Still Suspended After All These Years

Still got it!

I’m not sure what that means, but I think a Slatepitch is a model of Cannondale garvel biek that slots in just below the Topstone:

Always with the skidding in these videos:

I also had no idea what “Kingpin” means (in the context of the Topstone, that is) so I looked it up:

There’s some heady stuff in here:

Kingpin was inspired by the very nature of gravel riding itself; the contrasts, the unique demands, and the wide-open sense of possibility it brings.

Wait, are we still talking about bikes?

Gravel is primarily a road-riding experience, so you want that fast, snappy, mile-munching efficiency of a pure road bike. But you also want the rugged capability to be able to seek out adventure far from the confines of regular roads. We knew that to take gravel to the next level, suspension was the obvious next step.

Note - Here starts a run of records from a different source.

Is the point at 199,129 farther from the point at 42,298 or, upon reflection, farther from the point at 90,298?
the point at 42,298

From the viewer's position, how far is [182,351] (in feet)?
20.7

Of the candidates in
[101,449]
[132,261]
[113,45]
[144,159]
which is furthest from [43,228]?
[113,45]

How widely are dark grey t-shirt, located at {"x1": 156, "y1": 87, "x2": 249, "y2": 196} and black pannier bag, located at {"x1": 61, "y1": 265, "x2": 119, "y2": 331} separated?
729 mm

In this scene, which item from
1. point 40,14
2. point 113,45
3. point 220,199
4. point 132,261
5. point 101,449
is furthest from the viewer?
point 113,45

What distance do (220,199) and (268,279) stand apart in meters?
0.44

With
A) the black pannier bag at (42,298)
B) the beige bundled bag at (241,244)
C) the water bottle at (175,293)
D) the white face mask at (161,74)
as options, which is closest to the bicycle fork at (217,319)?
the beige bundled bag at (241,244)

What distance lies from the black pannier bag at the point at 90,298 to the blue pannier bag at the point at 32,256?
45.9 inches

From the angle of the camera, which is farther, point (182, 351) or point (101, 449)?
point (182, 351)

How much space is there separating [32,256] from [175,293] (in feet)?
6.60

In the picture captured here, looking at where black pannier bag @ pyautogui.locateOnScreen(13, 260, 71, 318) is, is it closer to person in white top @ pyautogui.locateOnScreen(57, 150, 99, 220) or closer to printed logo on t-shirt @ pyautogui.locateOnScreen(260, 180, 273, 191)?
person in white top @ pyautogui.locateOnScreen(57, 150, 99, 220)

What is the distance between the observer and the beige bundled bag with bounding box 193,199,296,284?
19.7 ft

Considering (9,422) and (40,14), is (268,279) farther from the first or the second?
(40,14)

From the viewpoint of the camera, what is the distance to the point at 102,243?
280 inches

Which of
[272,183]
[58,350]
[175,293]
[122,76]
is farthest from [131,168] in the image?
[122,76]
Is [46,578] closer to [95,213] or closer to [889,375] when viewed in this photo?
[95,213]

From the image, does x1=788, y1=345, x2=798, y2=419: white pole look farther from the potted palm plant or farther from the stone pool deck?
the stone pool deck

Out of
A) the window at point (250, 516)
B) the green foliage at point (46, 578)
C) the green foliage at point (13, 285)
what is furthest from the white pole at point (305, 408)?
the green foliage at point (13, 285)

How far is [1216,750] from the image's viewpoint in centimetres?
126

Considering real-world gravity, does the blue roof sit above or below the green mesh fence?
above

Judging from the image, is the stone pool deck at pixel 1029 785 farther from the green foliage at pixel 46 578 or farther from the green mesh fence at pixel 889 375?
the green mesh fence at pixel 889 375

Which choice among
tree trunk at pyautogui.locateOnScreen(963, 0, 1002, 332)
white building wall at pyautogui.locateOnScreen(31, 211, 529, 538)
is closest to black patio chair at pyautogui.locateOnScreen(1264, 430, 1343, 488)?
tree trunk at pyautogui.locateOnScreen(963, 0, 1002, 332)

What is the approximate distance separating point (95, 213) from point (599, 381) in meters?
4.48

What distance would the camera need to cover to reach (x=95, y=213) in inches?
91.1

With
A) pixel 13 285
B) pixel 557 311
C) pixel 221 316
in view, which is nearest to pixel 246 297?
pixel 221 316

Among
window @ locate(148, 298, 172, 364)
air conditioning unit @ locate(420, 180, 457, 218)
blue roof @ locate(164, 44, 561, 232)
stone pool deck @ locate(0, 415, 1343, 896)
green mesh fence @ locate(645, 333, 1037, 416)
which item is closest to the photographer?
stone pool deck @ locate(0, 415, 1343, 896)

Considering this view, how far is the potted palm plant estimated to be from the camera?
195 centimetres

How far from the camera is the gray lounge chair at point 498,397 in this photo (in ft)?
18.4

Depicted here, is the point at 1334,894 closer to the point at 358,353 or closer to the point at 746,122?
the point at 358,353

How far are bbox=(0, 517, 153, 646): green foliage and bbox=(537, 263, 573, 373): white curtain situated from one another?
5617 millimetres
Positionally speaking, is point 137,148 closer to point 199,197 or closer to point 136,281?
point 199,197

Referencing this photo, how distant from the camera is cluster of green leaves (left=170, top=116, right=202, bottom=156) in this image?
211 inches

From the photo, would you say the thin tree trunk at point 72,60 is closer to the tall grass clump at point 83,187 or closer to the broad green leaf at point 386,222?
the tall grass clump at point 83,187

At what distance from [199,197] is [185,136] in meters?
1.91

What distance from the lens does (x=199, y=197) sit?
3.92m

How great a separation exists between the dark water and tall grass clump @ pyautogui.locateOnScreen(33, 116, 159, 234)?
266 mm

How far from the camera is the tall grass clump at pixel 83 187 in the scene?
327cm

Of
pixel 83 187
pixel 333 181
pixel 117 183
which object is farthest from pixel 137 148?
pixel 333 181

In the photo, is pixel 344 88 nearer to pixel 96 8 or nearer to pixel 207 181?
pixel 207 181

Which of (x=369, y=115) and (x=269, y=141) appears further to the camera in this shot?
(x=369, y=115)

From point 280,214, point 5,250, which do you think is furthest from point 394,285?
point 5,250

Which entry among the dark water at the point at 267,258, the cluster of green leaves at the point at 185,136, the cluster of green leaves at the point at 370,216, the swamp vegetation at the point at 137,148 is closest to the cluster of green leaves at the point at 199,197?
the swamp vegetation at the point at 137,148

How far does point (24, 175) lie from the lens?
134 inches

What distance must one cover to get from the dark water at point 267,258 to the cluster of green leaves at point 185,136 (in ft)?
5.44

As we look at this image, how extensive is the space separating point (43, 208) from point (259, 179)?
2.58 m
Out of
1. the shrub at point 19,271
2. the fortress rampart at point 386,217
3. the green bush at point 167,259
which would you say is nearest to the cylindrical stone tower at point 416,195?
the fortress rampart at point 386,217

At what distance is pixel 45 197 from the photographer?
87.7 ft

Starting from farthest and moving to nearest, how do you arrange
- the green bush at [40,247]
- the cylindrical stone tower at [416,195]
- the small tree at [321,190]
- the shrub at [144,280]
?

Was it, Cannondale? Was it really?

Then again, you can’t accuse Cannondale of simply copying all their competitors who are doing the same thing, because they were pushing the idea way of gratuitous suspension long before it was fashionable:

And it wasn’t just cyclocross, either; Cannondale had suspension road bikes, suspension hybrid bikes, suspension touring bikes, and even suspension triathlon bikes!

If I was looking for vibration-damping comfort I’d start by putting on some pants but that’s just me.

Anyway, I suspect the reason for this is that by the mid-’90s Cannondale had become synonymous for harsh-riding bikes, and even though by that point they’d refined them considerably they probably had no other choice but to put a visible suspension on them.

Speaking of the road-riding experience, I recently conducted an informal modern/retro steel friction shifter bike shootout. First I rode this bike:

And the very next day I rode this bike:

Unsurprisingly, the shifting and braking on the Milwaukee is way, way more refined than it is on the Cervino–and that’s braking, not “breaking,” as the New York Times spells it:

[Via a reader.]

Basically it’s like the difference in feel between typing on a typewriter and typing on a laptop.

At the same time, shifting and braking aside, the Cervino feels more plush and luxurious than the Milwaukee, and while I still don’t know if it’s the tubulars, or the frame tubing, or the simple fact that it’s a little bigger and so the bars are a little higher, or the psychological effect of riding something vintage, it’s now won me over completely.

And it doesn’t even have suspension, go figure.